== Set task ==
Arrange the text lines of the records below as a numbered list, dropping any blank lines and leaving the pictures out.

-- START OF Data for processing --

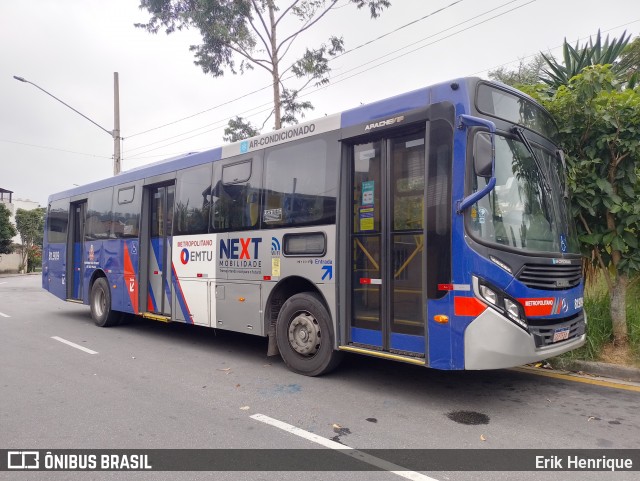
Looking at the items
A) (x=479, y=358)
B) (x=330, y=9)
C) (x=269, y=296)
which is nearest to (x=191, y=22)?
(x=330, y=9)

-- END OF Data for processing --

== Solution for this task ==
1. Looking at the items
2. A) (x=479, y=358)
3. B) (x=330, y=9)
4. C) (x=269, y=296)
5. which is nearest to (x=191, y=22)?
6. (x=330, y=9)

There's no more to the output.